GMBO/PECAN

The GMBO/PECAN module is used for fitting generalized models to binomial odds or estimation of odds ratios or matched or unmatched case-control data. For binomial data the key variables are a case-count variable and a number-of-trials variable. The case-count variable must be specified to fit a model in GMBO/PECAN; the number-of-trials variable is required if each record represents more than one trial. GMBO/PECAN models can include stratification variables specified with the STRATA command. Stratification variables (also called risk set indicators) must be specified when working with matched case-control data. (Stratification is discussed later in this chapter.)

For Bernoulli data, that is, where each record represents the outcome of a single trial, the case-count variable must be a 0/1 variable. For binomial data in which each record describes the results of several trials, the values of the case-count variable must be greater than or equal to 0 and less than or equal to the number of trials. The default name for the case-count variable is CASES. The CASES command is used for explicit specification of the case-count variable. If the case-count and number-of-trials variables are inconsistent, fitting stops and an error message is printed.

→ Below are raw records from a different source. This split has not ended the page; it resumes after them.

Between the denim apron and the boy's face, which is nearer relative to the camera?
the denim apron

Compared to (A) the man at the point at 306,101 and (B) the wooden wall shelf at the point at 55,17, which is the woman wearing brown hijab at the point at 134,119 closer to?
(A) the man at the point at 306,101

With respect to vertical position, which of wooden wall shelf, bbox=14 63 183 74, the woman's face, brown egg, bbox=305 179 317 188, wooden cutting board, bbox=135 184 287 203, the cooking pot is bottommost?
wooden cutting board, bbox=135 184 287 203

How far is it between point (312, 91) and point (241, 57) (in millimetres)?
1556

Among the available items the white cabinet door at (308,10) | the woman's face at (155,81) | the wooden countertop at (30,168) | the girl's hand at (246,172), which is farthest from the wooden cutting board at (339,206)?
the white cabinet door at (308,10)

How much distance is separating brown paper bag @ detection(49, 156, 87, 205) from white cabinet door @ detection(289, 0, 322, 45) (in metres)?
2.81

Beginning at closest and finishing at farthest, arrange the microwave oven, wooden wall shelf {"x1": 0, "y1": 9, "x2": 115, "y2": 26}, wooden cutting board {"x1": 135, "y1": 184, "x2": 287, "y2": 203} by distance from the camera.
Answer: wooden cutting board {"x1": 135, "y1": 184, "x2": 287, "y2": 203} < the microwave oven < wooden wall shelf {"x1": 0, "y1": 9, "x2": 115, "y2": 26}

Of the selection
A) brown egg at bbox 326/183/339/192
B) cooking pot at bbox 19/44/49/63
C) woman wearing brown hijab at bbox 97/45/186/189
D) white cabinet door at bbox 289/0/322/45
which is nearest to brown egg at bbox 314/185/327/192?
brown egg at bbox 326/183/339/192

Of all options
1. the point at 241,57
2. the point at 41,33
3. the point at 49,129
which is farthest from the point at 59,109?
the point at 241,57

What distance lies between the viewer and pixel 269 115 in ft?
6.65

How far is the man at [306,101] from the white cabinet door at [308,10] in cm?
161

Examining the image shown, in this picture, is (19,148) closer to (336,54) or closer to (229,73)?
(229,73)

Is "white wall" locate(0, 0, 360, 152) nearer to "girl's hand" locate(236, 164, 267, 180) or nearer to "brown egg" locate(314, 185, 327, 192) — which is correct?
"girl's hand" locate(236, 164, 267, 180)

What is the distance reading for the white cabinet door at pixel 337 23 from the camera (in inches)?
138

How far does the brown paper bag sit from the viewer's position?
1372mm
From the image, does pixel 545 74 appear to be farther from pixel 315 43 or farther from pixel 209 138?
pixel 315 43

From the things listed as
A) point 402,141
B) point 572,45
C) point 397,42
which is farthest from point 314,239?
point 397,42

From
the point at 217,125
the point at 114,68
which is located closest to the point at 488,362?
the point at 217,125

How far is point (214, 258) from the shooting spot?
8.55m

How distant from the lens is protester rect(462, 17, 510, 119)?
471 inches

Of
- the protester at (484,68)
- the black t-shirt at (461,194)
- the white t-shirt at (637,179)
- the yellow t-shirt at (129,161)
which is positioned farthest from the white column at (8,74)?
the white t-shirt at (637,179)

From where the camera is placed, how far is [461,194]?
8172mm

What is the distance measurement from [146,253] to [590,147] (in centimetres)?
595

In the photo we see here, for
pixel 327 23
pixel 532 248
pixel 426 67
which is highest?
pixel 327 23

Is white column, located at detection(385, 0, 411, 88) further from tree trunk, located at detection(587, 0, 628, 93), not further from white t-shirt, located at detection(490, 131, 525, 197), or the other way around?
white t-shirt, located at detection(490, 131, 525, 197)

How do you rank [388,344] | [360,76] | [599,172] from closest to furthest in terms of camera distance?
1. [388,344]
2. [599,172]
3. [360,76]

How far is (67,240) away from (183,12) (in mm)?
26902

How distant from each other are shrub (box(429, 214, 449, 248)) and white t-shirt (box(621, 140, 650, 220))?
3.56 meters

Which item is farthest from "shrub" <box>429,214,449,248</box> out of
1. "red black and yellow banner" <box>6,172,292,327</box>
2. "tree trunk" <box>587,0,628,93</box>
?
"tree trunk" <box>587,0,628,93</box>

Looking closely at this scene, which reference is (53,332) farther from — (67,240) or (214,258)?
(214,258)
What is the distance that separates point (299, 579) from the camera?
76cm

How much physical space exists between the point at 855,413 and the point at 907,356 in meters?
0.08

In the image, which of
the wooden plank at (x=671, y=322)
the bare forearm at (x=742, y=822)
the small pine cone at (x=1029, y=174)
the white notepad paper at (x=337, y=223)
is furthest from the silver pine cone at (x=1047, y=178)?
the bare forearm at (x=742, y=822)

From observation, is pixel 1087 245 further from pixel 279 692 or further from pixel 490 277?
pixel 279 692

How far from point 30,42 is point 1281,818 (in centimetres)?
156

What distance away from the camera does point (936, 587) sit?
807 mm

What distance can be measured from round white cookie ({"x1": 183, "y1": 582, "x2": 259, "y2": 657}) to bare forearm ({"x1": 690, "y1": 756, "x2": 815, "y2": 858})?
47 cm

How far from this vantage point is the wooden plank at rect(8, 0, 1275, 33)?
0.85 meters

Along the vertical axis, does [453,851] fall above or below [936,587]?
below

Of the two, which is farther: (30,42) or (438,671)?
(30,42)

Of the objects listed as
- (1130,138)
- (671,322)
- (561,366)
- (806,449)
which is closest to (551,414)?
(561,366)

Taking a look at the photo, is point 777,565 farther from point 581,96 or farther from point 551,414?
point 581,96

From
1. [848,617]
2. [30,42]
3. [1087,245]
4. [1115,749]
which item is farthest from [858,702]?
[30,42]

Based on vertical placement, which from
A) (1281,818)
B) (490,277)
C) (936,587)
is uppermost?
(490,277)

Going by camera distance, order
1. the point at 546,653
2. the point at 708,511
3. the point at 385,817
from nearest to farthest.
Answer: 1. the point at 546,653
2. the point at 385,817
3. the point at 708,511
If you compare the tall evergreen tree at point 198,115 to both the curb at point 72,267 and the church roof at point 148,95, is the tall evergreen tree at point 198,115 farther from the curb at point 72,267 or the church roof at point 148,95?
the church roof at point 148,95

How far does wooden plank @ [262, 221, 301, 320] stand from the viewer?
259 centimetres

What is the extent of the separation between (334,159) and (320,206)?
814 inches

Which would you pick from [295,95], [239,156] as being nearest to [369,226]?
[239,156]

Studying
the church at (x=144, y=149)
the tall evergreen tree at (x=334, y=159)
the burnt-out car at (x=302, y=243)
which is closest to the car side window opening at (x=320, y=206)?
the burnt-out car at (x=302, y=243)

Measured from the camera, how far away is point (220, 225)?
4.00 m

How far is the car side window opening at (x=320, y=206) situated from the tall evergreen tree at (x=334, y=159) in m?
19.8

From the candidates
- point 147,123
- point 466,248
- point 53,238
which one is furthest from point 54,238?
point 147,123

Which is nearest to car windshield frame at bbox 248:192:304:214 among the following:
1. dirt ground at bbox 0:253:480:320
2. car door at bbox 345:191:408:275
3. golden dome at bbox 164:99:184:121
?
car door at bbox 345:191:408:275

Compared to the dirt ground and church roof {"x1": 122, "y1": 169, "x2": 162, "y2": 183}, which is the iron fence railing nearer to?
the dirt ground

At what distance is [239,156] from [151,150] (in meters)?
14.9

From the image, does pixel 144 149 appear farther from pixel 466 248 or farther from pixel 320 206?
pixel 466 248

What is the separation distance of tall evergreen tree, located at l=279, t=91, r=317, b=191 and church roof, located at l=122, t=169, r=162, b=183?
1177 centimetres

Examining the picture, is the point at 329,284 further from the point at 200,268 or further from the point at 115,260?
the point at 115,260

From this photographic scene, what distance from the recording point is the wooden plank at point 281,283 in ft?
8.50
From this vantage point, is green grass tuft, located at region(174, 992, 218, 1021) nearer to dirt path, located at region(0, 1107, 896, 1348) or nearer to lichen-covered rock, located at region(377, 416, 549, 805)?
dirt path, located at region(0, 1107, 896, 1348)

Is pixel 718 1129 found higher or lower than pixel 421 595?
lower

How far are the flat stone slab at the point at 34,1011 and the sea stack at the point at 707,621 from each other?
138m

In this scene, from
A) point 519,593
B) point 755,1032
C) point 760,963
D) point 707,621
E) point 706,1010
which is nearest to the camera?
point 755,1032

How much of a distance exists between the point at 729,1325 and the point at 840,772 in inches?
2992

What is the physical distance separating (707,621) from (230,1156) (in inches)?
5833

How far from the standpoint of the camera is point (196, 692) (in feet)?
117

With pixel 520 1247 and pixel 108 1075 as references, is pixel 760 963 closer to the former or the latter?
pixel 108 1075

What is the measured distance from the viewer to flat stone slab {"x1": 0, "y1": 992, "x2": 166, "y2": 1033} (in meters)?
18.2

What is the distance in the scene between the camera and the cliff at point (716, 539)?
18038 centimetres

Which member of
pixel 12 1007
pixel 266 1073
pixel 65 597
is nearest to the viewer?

Default names for the number-of-trials variable are TRIALS or N. The number-of-trials variable can be explicitly specified using either the TRIALS or the N command. A trials variable is not required for Bernoulli data.

PECAN is a special algorithm used fit regression models to the odds ratio in matched case-control studies using conditional logistic regression methods (Gail, Lubin et al. 1981). For such data the key variables are an indicator of whether a record refers to a case or a control, called the case-control indicator and one or more set-identifier variables. Both a case-control indicator and one or more set-identifier variables to fit models to matched case-control data must be specified before fitting a model with PECAN.

The case-control indicator variable must be coded as 1 for cases and 0 for controls. (If the input data are not coded in this way, transformations can be used to create the case-control indicator.) Both cases and cc are recognized as default names for the case-control indicator variable. If the input data contains variables with both of these names, the first one encountered is assumed to be the case-control variable. The CASES command can be used for explicit specification of the case-control indicator variable. (CC is recognized as a synonym for CASES.)

The case-control risk sets can be defined by either a set-identifier variable that has a unique value for each matched set or by a set of stratification variables. In the case when there is a single set-identifier variable the names strata and setno are recognized as default names for this key variable. If the input data contains variables with both of these names, the first one encountered is assumed to be the case-control variable. Risk sets for matched case control studies can also be defined by a set of categorical stratification variable. Either the STRATA or the SETNO command can be used for explicit specification of the set-identifier variables.

One feature of GMBO/PECAN is that it can be used to model odds ratios using a combination of conditional and unconditional likelihood methods with the choice of method used for a stratum determined by the total number of records in the stratum. By default the conditional likelihood is used for risk sets with 50 or fewer records and the unconditional likelihood for a model with an explicit stratum parameter is used for stratum with larger numbers of cases. The user can control the threshold used to switch between the conditional and unconditional likelihoods using the CONDITIONAL command.